PROBLEM TO SOLVE:
Somewhere below are a line with "New Zealand, site" and a later line with "category: hedgehog". Output exactly those lines and all lines between them.

RECORD SET:
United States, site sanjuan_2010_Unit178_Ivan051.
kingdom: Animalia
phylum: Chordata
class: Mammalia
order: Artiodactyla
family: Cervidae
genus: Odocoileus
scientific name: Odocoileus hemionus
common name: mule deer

* * *

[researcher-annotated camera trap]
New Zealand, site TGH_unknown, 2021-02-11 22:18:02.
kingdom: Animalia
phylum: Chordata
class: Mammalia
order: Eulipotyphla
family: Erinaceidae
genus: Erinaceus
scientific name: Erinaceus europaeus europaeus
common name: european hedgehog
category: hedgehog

--

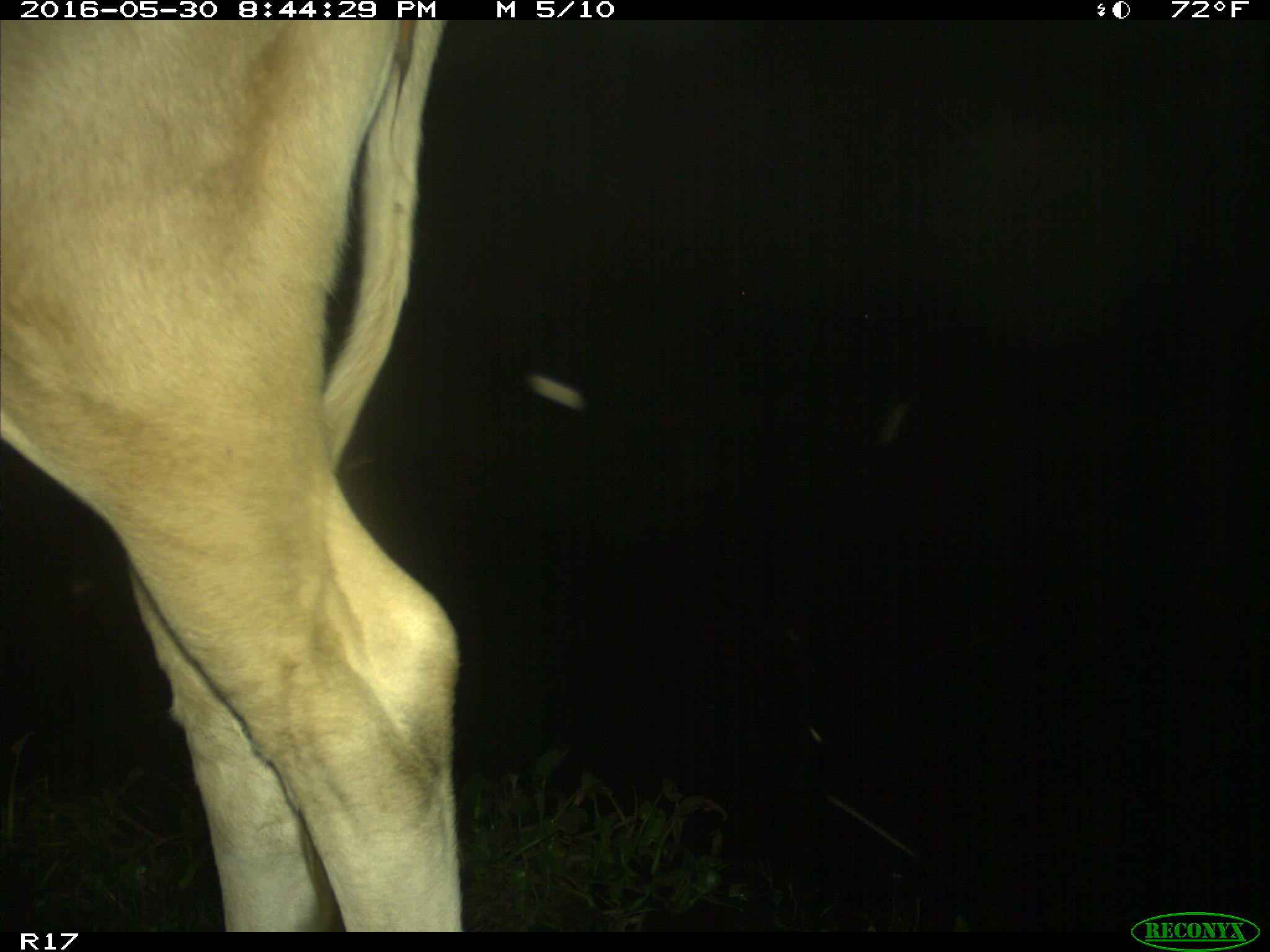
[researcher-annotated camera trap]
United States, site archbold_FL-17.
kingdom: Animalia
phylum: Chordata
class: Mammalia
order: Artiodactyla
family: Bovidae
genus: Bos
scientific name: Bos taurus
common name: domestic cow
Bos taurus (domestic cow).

SOLUTION FOR THIS PROBLEM:
New Zealand, site TGH_unknown, 2021-02-11 22:18:02.
kingdom: Animalia
phylum: Chordata
class: Mammalia
order: Eulipotyphla
family: Erinaceidae
genus: Erinaceus
scientific name: Erinaceus europaeus europaeus
common name: european hedgehog
category: hedgehog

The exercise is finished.